Presidente francês descreve o combate ao antissemitismo como uma “causa nacional”

Carlos Yárnoz
François Hollande no Museu da História da Imigração, em Paris.
François Hollande no Museu da História da Imigração, em Paris.efe

François Hollande se contrapôs nesta segunda-feira aos crescentes movimentos xenófobos de toda Europa com um discurso solene, emotivo e vibrante, em que fez todo um canto de louvor à contribuição dos imigrantes para a França e sobre a necessidade de fortalecer os sistemas de integração. “Não podemos tolerar que ninguém seja atacado por sua religião, sua cor, sua origem ou sua cultura”, afirmou o presidente francês, que mais adiante chegou a essa conclusão: “O sucesso da integração determinará nosso destino nacional”.

O discurso de Hollande, que está na metade de seu mandato de cinco anos, era especialmente esperado por ser o primeiro que ele dedica à imigração. “Sempre há demagogos.
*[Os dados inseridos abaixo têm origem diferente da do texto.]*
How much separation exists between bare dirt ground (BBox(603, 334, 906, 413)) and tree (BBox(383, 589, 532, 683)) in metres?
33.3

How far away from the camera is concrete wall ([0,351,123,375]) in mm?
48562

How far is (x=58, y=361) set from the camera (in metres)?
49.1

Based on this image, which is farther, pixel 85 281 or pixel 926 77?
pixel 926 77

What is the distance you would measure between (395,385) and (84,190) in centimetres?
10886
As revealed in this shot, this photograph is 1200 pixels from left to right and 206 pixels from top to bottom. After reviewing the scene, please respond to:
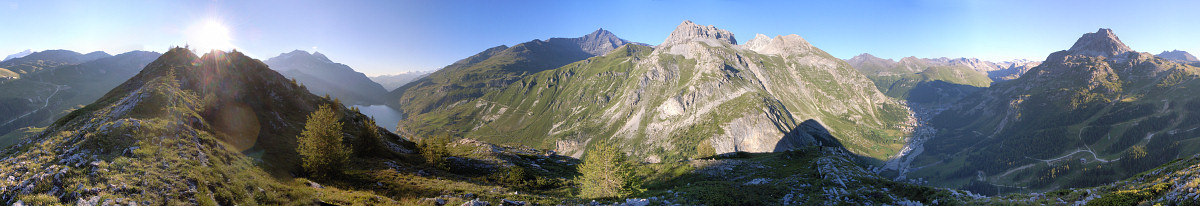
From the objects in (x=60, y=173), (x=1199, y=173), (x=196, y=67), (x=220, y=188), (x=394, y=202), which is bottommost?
(x=394, y=202)

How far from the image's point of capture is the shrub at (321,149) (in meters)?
30.7

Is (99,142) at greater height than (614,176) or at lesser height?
greater

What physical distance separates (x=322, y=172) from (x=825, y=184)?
46.9 m

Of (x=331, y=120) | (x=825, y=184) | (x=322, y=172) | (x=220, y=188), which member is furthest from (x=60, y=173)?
(x=825, y=184)

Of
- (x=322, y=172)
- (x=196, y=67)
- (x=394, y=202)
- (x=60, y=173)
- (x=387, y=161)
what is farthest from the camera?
(x=387, y=161)

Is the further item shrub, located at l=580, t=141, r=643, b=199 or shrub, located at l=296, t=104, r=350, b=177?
shrub, located at l=580, t=141, r=643, b=199

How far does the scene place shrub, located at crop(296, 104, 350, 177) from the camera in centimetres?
3066

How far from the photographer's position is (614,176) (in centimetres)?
3167

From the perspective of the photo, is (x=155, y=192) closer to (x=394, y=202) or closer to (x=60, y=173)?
(x=60, y=173)

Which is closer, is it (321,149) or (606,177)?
(321,149)

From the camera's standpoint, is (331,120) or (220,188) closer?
(220,188)

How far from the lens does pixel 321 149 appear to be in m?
31.1

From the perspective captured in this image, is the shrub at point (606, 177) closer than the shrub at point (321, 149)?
No

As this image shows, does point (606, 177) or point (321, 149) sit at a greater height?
point (321, 149)
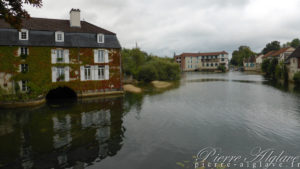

Os estrangeiros têm sido sistematicamente acusados dos mesmos males. A novidade é a penetração dessas teses num contexto de crise interminável e de globalização”, afirmou o chefe do Estado.

Um museu maldito

Hollande pronunciou seu discurso na inauguração – com sete anos de atraso – do Museu da História da Imigração na França. Proposto pelo socialista Lionel Jospin em 2001, não foi inaugurado na época por causa da expansão do partido direitista Frente Nacional, então comandado por Jean-Marie Le Pen. Após várias obras, ficou pronto para ser aberto no final de 2007, meses depois da posse de Nicolas Sarkozy como presidente. Sarkozy tinha baseado boa parte de sua campanha num discurso duro contra os imigrantes, e por isso nunca encontrou o momento adequado para a inauguração. Como resposta, vários dos prestigiosos historiadores decidiram deixar o conselho científico da instituição. Em 2010, o edifício foi ocupado durante meses por imigrantes indocumentados.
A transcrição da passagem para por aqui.